_Exercise details:_ Rewrite the listing below, substituting "green foliage" for every occurrence of "green leaf" and leaving all other text unchanged.

_Raw records:_
— START —
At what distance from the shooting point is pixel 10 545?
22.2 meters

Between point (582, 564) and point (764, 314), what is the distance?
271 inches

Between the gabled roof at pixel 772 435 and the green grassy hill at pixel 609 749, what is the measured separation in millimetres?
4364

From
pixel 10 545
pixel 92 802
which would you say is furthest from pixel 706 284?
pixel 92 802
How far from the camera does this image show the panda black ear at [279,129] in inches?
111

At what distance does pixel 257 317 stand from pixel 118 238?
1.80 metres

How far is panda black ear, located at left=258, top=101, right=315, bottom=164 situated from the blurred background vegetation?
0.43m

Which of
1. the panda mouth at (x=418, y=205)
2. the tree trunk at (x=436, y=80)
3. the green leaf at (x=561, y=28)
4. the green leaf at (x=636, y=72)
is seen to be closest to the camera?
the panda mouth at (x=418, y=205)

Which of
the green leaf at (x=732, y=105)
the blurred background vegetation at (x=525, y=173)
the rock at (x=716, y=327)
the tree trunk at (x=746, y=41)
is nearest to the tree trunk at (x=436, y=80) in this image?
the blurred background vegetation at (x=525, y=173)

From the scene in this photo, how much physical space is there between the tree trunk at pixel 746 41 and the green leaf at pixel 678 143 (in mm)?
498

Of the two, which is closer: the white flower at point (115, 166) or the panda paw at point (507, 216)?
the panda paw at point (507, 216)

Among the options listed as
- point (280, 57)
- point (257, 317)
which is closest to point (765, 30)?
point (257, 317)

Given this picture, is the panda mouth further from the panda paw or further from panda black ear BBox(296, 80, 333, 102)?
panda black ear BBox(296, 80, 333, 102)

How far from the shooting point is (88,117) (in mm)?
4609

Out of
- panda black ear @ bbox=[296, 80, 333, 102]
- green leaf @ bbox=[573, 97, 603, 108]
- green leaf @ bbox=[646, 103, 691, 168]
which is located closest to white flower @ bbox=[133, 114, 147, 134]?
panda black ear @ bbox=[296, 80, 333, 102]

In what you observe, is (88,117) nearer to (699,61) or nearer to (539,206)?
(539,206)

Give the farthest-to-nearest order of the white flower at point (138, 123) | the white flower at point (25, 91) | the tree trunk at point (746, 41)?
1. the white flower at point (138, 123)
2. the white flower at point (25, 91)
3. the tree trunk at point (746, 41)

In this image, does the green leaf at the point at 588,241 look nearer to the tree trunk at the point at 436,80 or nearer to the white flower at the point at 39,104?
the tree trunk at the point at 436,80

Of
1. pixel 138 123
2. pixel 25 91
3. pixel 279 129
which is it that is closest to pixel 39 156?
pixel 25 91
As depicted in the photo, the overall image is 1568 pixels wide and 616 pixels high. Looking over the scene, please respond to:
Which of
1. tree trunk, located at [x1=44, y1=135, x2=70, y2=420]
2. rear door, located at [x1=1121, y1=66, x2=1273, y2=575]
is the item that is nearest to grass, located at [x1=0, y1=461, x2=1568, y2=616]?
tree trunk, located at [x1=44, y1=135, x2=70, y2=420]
— END —
_Task result:_
At what distance from the shooting point is pixel 10 545?
22.2 meters

Between point (582, 564) and point (764, 314), what is the distance?
271 inches

Between the gabled roof at pixel 772 435 and the green grassy hill at pixel 609 749, what is the measured separation in millimetres?
4364

From
pixel 10 545
pixel 92 802
which would you say is furthest from pixel 706 284?
pixel 92 802
How far from the camera does this image show the panda black ear at [279,129] in inches?
111

At what distance does pixel 257 317 stand from pixel 118 238?
1.80 metres

How far is panda black ear, located at left=258, top=101, right=315, bottom=164 situated from the blurred background vegetation?
0.43m

Which of
1. the panda mouth at (x=418, y=205)
2. the tree trunk at (x=436, y=80)
3. the green foliage at (x=561, y=28)
4. the green foliage at (x=636, y=72)
is seen to be closest to the camera?
the panda mouth at (x=418, y=205)

Which of
the green foliage at (x=732, y=105)
the blurred background vegetation at (x=525, y=173)
the rock at (x=716, y=327)
the tree trunk at (x=746, y=41)
is nearest to the tree trunk at (x=436, y=80) in this image?
the blurred background vegetation at (x=525, y=173)

From the scene in this photo, how much physical space is there between the tree trunk at pixel 746 41 and the green foliage at pixel 678 143 (in mm)?
498

Of the two, which is closer: the white flower at point (115, 166) or the panda paw at point (507, 216)?
the panda paw at point (507, 216)

Among the options listed as
- point (280, 57)
- point (257, 317)
which is closest to point (765, 30)?
point (257, 317)

Given this picture, is the panda mouth further from the panda paw or further from panda black ear BBox(296, 80, 333, 102)?
panda black ear BBox(296, 80, 333, 102)

How far from the shooting point is (88,117) (in mm)?
4609

Out of
- panda black ear @ bbox=[296, 80, 333, 102]
- green foliage @ bbox=[573, 97, 603, 108]
- green foliage @ bbox=[646, 103, 691, 168]
which is located closest to white flower @ bbox=[133, 114, 147, 134]?
panda black ear @ bbox=[296, 80, 333, 102]

In what you observe, is (88,117) nearer to (699,61) or nearer to (539,206)?
(539,206)

Give the farthest-to-nearest order of the white flower at point (138, 123) | the white flower at point (25, 91) | the tree trunk at point (746, 41)?
1. the white flower at point (138, 123)
2. the white flower at point (25, 91)
3. the tree trunk at point (746, 41)

In this image, does the green foliage at the point at 588,241 look nearer to the tree trunk at the point at 436,80 or nearer to the white flower at the point at 39,104?
the tree trunk at the point at 436,80

Of
1. pixel 138 123
2. pixel 25 91
3. pixel 279 129
which is it that is closest to pixel 39 156?
pixel 25 91
As depicted in the photo, the overall image is 1568 pixels wide and 616 pixels high. Looking over the scene, please respond to:
Which of
1. tree trunk, located at [x1=44, y1=135, x2=70, y2=420]
2. rear door, located at [x1=1121, y1=66, x2=1273, y2=575]
is the item that is nearest to grass, located at [x1=0, y1=461, x2=1568, y2=616]?
tree trunk, located at [x1=44, y1=135, x2=70, y2=420]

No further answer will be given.